Welcome to the Total Strength Fitness Video Workout Page!

This page has been created to give my remote clients access to workouts that we have been doing. Anyone is welcome to use these videos; however, I caution everyone to go at your own pace and to know your fitness abilities before doing any workout. Of course, it is recommended that you check with your physician before taking on a new fitness routine. You also are welcome to contact Colleen with any questions. Once the current health situation settles down and we are all back to our normal routine, this page will become private. I hope these videos are helpful to you. More will beĀ  added over time. May they help you remain active, fit and healthy as you may be spending more time at home. Thank you for visiting and may you be blessed each day with the ability to move and have fun!

Standard Warm Up

This is a simple and quick warm up that you can use to get ready to move for just about any type of workout. It’s primary purpose is to get your joints a bit more mobile, to get your muscles a bit warmer, and to prepare your brain for a great workout! You can spend more time on each movement than is shown in the video – especially if you have a more intense workout ahead. OK! Let’s get ready to move!

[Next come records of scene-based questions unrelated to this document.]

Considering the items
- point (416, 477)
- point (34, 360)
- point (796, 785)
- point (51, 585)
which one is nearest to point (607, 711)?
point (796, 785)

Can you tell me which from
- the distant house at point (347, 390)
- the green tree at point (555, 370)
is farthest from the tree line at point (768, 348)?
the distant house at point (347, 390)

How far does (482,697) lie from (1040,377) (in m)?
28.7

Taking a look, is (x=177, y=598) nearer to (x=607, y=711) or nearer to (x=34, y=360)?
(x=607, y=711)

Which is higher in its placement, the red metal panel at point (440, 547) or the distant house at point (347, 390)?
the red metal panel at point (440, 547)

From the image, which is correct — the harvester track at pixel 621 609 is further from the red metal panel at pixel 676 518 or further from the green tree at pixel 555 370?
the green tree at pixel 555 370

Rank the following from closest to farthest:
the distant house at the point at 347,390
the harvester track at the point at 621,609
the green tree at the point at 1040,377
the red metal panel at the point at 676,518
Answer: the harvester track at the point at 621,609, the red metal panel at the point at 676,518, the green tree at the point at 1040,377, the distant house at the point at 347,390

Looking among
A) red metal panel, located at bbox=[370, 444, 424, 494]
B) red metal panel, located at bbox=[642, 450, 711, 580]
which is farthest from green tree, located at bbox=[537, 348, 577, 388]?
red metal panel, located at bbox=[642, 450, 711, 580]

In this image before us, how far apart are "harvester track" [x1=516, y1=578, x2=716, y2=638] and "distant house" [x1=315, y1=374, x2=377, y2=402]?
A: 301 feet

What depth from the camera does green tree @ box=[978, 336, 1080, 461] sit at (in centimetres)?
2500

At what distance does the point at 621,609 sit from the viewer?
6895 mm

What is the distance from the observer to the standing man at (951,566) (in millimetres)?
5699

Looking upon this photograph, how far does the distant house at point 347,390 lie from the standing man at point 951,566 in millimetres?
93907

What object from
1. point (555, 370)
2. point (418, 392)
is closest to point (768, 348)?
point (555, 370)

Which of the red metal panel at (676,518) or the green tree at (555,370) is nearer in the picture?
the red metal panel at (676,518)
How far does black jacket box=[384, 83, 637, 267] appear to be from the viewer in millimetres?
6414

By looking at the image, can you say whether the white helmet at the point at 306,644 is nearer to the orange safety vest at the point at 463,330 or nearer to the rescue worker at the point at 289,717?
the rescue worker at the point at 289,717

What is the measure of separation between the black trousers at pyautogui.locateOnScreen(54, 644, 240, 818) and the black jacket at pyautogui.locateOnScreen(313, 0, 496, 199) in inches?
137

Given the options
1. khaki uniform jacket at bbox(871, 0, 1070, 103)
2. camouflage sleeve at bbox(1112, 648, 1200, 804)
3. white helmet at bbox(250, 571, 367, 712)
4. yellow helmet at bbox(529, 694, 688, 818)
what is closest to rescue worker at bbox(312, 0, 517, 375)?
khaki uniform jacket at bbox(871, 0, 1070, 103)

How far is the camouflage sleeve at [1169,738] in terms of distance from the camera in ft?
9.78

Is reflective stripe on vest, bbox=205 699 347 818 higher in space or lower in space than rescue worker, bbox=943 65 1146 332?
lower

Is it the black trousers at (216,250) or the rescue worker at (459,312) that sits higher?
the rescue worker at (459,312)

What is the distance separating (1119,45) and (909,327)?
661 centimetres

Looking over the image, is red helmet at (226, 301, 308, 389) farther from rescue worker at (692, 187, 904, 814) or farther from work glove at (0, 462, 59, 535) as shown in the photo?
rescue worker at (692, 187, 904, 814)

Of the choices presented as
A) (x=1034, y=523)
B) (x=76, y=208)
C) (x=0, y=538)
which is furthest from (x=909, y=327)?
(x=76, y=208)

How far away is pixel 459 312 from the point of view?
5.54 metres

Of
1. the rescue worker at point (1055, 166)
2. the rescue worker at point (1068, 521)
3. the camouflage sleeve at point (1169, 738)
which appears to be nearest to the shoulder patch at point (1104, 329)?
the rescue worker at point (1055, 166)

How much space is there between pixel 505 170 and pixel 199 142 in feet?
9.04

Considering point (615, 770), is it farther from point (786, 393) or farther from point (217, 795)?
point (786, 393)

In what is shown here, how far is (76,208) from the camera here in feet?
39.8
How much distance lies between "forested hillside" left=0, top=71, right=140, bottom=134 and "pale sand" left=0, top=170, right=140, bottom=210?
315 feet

Prime Time Fitness HIIT Workout (20 seconds on, 20 seconds off)

This workout is the Moving Monday workout for the month of March for my Prime Time Fitness Group. Prime Time Fitness is a group that I lead out of the Rockford Community Center. This group is made up of very fit seniors (I’d say men and women mostly in their 60’s – 70’s) who exercise diligently year-round.

Core Plus a Little More

This workout is a 10 exercise circuit that includes strength for abs, obliques, lower back, hips, glutes, and adductors (inner thighs). Once you have completed one round, go ahead and start the video over and do another one or two circuits. You can never go wrong working your core. If you had to choose one workout to do for the rest of your life, a core workout is the one to choose! Remember to do your warm up first.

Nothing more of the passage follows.